Rhetoric and the Cur Deus Homo
It is not my custom to take notes or make markings—alas—in part out of respect for the book; needless to say, though the prose (or more specifically, Fronto’s) lags occasionally, there have been many remarkable passages. (This is pleasure reading for me, otherwise I might have a notebook beside to make jottings.)
Evidently, the young Marcus was assigned to do just such an exercise with an argument against sleep. His letter begins:
Hear now a very few points in favour of wakefulness against sleep: and yet methinks I am guilty of collusion, in that I side with sleep night and day without sleeping: I desert him not, nor is he likely to desert me, such cronies are we. But my hope is that he may be huffed at my indictment of him and leave me for a little space, and give me a chance at last of burning some midnight oil. Now for subtle arguments: of which my first indeed shall be this, in regard to which, if you say that I have taken up an easier theme in accusing sleep than you who have praised it—for who, say you, cannot easily bring an indictment against sleep?—I will counter thus: what is easy to indict is hard to praise; what is hard to praise can serve no useful purpose.
Enough of this trifling which I have indulged in more from love of you than from my own faith in it.
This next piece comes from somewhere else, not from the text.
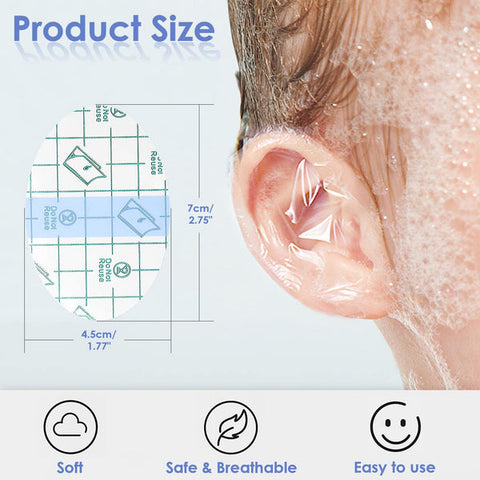 Baby Waterproof Ear Patch Stickers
Now after soundly abusing sleep, I am off to sleep: for I have spun all this out for you in the evening. I hope sleep will not pay me out.
In the dollar bin, I found a collection of Anselm of Canterbury (1033-1109), “one of the originators of medieval scholastic philosophy.” A long introduction exhorts the reader to bend over backward to read St. Anselm in a favorable light, and to not take him at his weakest points. It is always hard to comply when one doth protest so much—the book is not likely something that I will enjoy cover-to-cover (even as the Correspondence is turning out to be), but I have already read enough to justify my purchase price. This from a chapter of Cur Deus Homo (XXI, with the heading “How it is impossible for the devil to be reconciled”):
If you carefully consider the scheme of human salvation, you will perceive the reconciliation of the devil, of which you made inquiry, to be impossible. For, as man could not be reconciled but by the death of the God-man, by whose holiness the loss occasioned by man’s sin should be made up; so fallen angels cannot be saved but by the death of a God-angel who by his holiness may repair the evil occasioned by the sins of his companions. And as man must not be restored by a man of a different race, though of the same nature, so no angel ought to be saved by any other angel, though all were of the same nature, for they are not like men, all of the same race. For all angels were not sprung from one, as all men were. And there is another objection to their restoration, viz , that, as they fell with none to plot their fall, so they must rise with none to aid them; but this is impossible. But otherwise they cannot be restored to their original dignity. For, had they not sinned, they would have been confirmed in virtue without any foreign aid, simply by the power given to them from the first. And, therefore, if any one thinks that the redemption of our Lord ought to be extended even to the fallen angels, he is convinced by reason, for by reason he has been deceived. And I do not say this as if to deny that the virtue of his death far exceeds all the sins of men and angels, but because infallible reason rejects the reconciliation of the fallen angels.